_EXERCISE REQUIREMENTS_.
Quote every row below word for word, and leave the pictures out of your answer.

Data taken from a collection
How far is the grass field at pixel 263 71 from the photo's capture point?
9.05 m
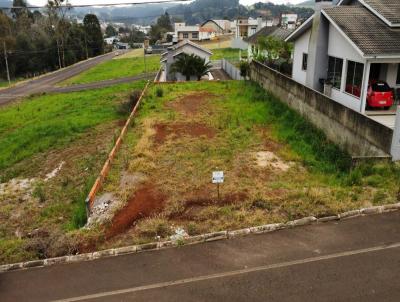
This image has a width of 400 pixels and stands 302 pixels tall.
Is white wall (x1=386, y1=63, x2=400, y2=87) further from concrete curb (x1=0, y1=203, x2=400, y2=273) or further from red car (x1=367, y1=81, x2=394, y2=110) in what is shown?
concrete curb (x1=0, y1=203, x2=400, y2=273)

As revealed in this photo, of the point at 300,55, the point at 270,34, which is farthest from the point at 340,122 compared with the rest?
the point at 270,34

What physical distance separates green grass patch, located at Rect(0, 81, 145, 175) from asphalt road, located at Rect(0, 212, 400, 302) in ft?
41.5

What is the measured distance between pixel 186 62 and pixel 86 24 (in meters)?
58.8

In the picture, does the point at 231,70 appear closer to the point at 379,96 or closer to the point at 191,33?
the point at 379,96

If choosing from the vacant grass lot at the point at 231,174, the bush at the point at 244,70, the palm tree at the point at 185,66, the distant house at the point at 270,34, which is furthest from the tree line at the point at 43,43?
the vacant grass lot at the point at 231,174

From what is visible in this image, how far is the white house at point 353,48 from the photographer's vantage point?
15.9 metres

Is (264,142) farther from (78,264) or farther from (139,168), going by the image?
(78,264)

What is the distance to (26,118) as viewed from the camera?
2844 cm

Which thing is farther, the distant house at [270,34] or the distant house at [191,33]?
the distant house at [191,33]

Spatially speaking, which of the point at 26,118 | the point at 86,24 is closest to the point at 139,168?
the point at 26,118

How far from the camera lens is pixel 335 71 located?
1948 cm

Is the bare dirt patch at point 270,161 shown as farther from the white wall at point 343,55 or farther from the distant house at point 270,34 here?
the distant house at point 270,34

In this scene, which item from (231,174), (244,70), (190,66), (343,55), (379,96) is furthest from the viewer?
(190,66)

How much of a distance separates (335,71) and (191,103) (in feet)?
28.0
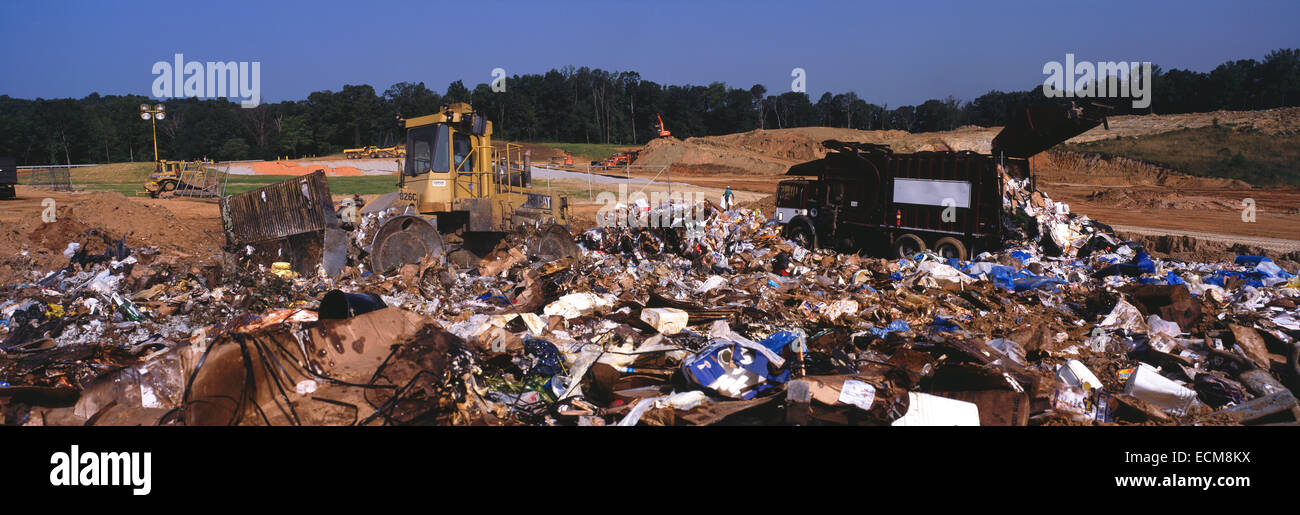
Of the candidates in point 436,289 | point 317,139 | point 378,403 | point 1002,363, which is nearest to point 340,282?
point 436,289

_RESPONSE BELOW_.
How far is the grass field at pixel 263 71 from the photo's capture point?
9.05 m
This image has a width of 400 pixels and stands 302 pixels tall.
Is white wall (x1=386, y1=63, x2=400, y2=87) further from concrete curb (x1=0, y1=203, x2=400, y2=273) or further from red car (x1=367, y1=81, x2=394, y2=110) in what is shown?
concrete curb (x1=0, y1=203, x2=400, y2=273)

As revealed in this photo, of the point at 300,55, the point at 270,34, which is farthest from the point at 340,122 compared with the rest?
the point at 270,34

What physical distance separates green grass patch, located at Rect(0, 81, 145, 175) from asphalt road, located at Rect(0, 212, 400, 302) in ft?
41.5

What is the measured distance between pixel 186 62 and pixel 86 24 (in meters)?
58.8

In the picture, does the point at 231,70 appear closer to the point at 379,96 or closer to the point at 191,33?
the point at 379,96

If choosing from the vacant grass lot at the point at 231,174, the bush at the point at 244,70, the palm tree at the point at 185,66, the distant house at the point at 270,34, which is furthest from the tree line at the point at 43,43?
the vacant grass lot at the point at 231,174

From what is visible in this image, how far is the white house at point 353,48 from the photographer's vantage point?
15.9 metres

Is (264,142) farther from (78,264) or farther from (139,168), going by the image?
(78,264)

What is the distance to (26,118) as viewed from the camera?
2844 cm

Which thing is farther, the distant house at [270,34] or the distant house at [191,33]?
the distant house at [191,33]

Spatially speaking, which of the point at 26,118 | the point at 86,24 is closest to the point at 139,168?
the point at 26,118

How far from the camera lens is pixel 335 71 located?
1948 cm

Is the bare dirt patch at point 270,161 shown as farther from the white wall at point 343,55 or farther from the distant house at point 270,34 here?
the distant house at point 270,34

In this scene, which item from (231,174), (244,70), (190,66), (343,55), (379,96) is furthest from the viewer?
(190,66)

How much of a distance separates (335,71) and (191,103) (in feet)?
28.0
Of the candidates in point 436,289 | point 317,139 | point 378,403 | point 1002,363, which is nearest to point 340,282?
point 436,289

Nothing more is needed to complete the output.